Naturally, Pride in London is a diverse organisation. A survey of its 1,000 permanent and temporary volunteers found a wide variety of people, with 34% identifying as gay, 21% as heterosexual, 12% as lesbian and 12% as bisexual; and with gender identity, 62% as cisgender, 6% agender and 5% non-binary among others. To Miah, it’s yet further proof of the success and efficiency of inclusive workplaces: “One of the things I love about working with Pride in London is that I get to be in one of the most diverse and inclusive organisations,” he says. “I see the benefits of diversity in how we work with each other and what we deliver.”
It’s a full-circle moment for Miah, who found Pride events to be a much-needed form of self-expression when growing up. “As an LGBT+ person, Pride was always a day when I could be myself without any judgement,” he explains. “When I was a teenager, I put a lot of emphasis on Pride and those celebrations. It’s still the case for a lot of young people, who may feel uncomfortable about who they are, whether it’s at home or the workplace. It gives people the confidence to be themselves.”
Power of words
The evolution of ED&I in recent years has necessitated the adoption of new language, too. The most influential change in our lexicon has likely been the popularisation of the term “intersectionality” to capture the complexity of individual identity. It describes how one’s gender, sexuality, ethnicity, age, socioeconomic background, and so on, can overlap, interact and influence any one person’s experience of discrimination. For example, “misogynoir” is the specific prejudice faced by black women, who, US advocacy group Lean In says, are paid 38% less than white men and 21% less than white women.
For Miah, a gay man of colour raised in a Muslim household, understanding how those different aspects of his identity fit together took time. “As both a racial and sexual minority, which interplay with one another, it becomes more of a challenge to understand your identities and who you are in a society which wasn’t built for you,” he says.
“I had a full appreciation for my culture, but when I went to school, I realised I was being treated differently. There was never really any education about how Bangladeshi people arrived in the UK in the 1970s – the story of my parents. I remember being taken out of assembly when hymns were being sung, which made sense, but it didn’t feel like there was a space for children like me.”
It’s here where Miah feels the impact of the new language, such as intersectionality, being deployed during discussions in the workplace.

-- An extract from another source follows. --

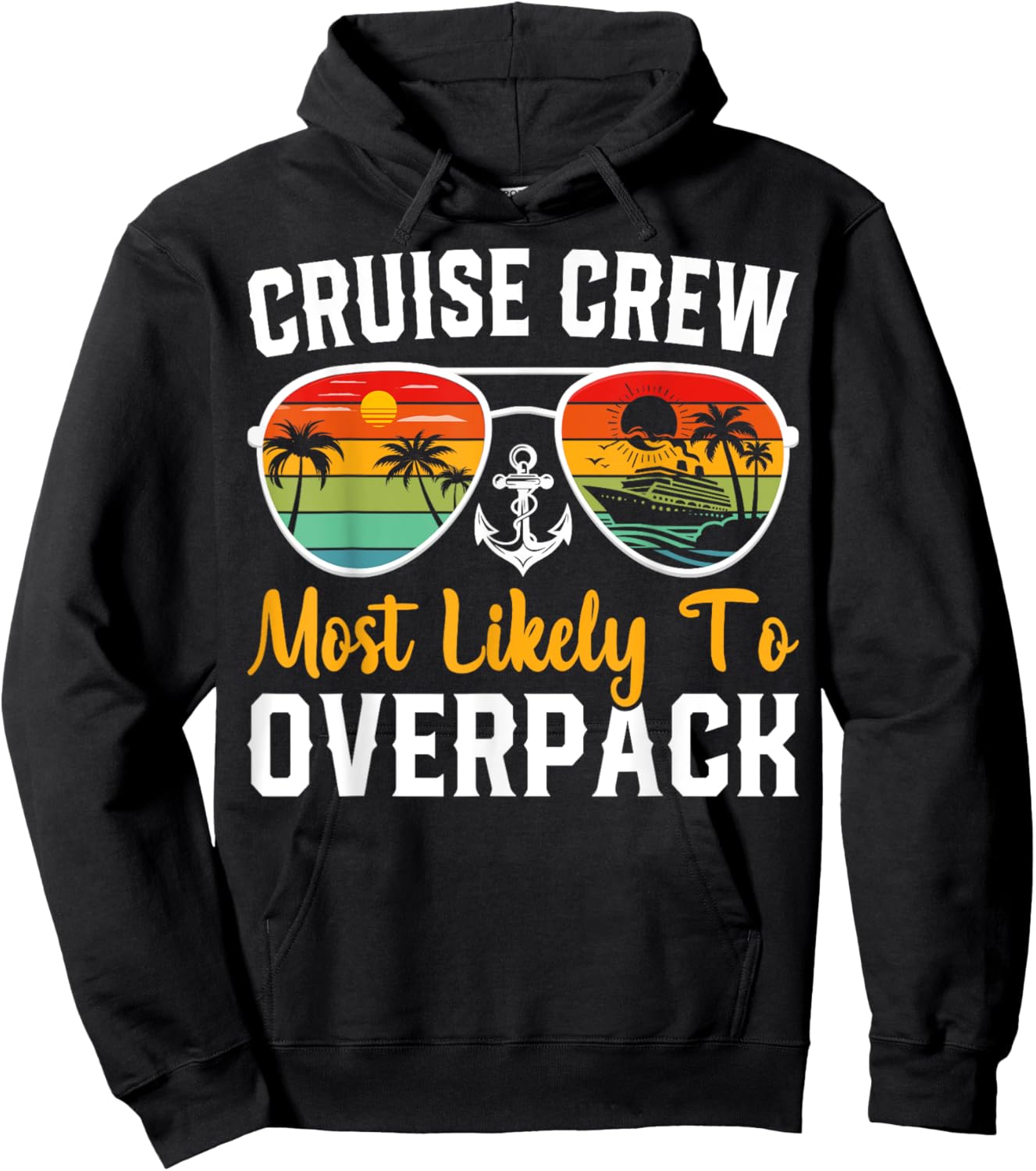 Cruise Crew Most Likely to Overpack Cruising Cruise Vacation Hoodie - Hoodie | Black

The concept neatly expresses the many different facets in his personal journey – and the use of the term by allies displays their willingness to engage with ED&I at a high level. “Intersectionality may be a new term for some people, but it’s just a tool that allows us to talk about the same topics but with greater nuance,” he explains.
It all loops back to the beginning – engaging with the greatest variety of people as possible. So, how can those seeking to be ED&I allies ensure that they are approaching the subject with the required degree of sensitivity? “For those who find themselves in a majority group, the important thing is not to be defensive,” says Miah. “ED&I isn’t about removing people’s rights, it’s about creating an inclusive space for all people. If we enter those discussions with a defensive mindset, we’re likely to just uphold the status quo.
“Defensiveness affects company growth, too. It’s important to remember that ED&I is not just a bolt-on to a business – it’s integral to investing in how your business is run, and your business will then become a space where people feel truly comfortable at work. Looking at the stats, in companies where diversity is greater, profits are higher. You can’t say no to anything that’s going to increase morale and teamwork.”